** START OF Exercise input **

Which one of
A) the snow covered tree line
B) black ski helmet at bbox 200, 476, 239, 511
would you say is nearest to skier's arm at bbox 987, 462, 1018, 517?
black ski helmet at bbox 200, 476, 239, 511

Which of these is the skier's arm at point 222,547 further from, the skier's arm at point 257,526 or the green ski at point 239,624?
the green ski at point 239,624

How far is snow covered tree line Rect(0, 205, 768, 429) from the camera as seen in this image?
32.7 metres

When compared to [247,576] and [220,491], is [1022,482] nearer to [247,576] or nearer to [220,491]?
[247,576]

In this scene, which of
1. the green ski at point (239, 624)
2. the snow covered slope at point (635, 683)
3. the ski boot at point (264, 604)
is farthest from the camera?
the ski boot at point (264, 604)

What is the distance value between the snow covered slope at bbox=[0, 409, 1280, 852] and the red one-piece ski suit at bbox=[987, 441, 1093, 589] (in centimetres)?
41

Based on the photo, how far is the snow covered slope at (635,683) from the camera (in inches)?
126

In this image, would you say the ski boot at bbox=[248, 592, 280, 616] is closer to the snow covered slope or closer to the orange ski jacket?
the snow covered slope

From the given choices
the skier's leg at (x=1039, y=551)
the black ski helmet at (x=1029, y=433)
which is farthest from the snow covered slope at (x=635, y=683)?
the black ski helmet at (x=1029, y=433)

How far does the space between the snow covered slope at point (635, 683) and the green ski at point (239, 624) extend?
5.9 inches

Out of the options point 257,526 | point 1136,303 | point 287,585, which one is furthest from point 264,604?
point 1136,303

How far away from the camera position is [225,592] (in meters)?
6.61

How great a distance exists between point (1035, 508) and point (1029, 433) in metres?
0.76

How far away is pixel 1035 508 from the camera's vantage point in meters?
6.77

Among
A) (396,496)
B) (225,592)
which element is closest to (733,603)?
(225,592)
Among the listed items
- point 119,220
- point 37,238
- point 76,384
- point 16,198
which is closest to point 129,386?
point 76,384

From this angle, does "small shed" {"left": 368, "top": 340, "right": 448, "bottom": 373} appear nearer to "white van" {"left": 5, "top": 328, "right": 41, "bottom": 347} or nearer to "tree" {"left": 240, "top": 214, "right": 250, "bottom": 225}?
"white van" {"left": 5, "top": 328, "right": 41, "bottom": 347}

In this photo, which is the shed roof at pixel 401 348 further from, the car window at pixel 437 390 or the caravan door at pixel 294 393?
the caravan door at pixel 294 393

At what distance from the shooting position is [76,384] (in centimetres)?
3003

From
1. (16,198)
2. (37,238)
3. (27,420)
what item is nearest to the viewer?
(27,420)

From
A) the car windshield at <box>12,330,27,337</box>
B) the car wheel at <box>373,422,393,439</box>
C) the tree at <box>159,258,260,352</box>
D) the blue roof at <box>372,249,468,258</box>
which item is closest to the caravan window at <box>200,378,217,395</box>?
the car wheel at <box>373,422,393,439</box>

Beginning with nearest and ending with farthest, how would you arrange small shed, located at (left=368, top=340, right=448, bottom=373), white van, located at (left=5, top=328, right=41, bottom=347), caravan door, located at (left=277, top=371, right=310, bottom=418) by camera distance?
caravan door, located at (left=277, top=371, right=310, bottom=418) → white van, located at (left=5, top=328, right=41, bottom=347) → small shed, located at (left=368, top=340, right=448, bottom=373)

** END OF Exercise input **

#### Objective
Print from the line containing "At what distance" to the last line above, exactly as written.

#### Solution below
At what distance from the shooting position is [76,384] (in centimetres)?
3003

From
1. (16,198)
2. (37,238)
3. (27,420)
what item is nearest to the viewer?
(27,420)

From
A) the car windshield at <box>12,330,27,337</box>
B) the car wheel at <box>373,422,393,439</box>
C) the tree at <box>159,258,260,352</box>
D) the blue roof at <box>372,249,468,258</box>
which item is closest to the caravan window at <box>200,378,217,395</box>?
the car wheel at <box>373,422,393,439</box>

Beginning with nearest and ending with farthest, how would you arrange small shed, located at (left=368, top=340, right=448, bottom=373), white van, located at (left=5, top=328, right=41, bottom=347), caravan door, located at (left=277, top=371, right=310, bottom=418) by camera distance?
caravan door, located at (left=277, top=371, right=310, bottom=418) → white van, located at (left=5, top=328, right=41, bottom=347) → small shed, located at (left=368, top=340, right=448, bottom=373)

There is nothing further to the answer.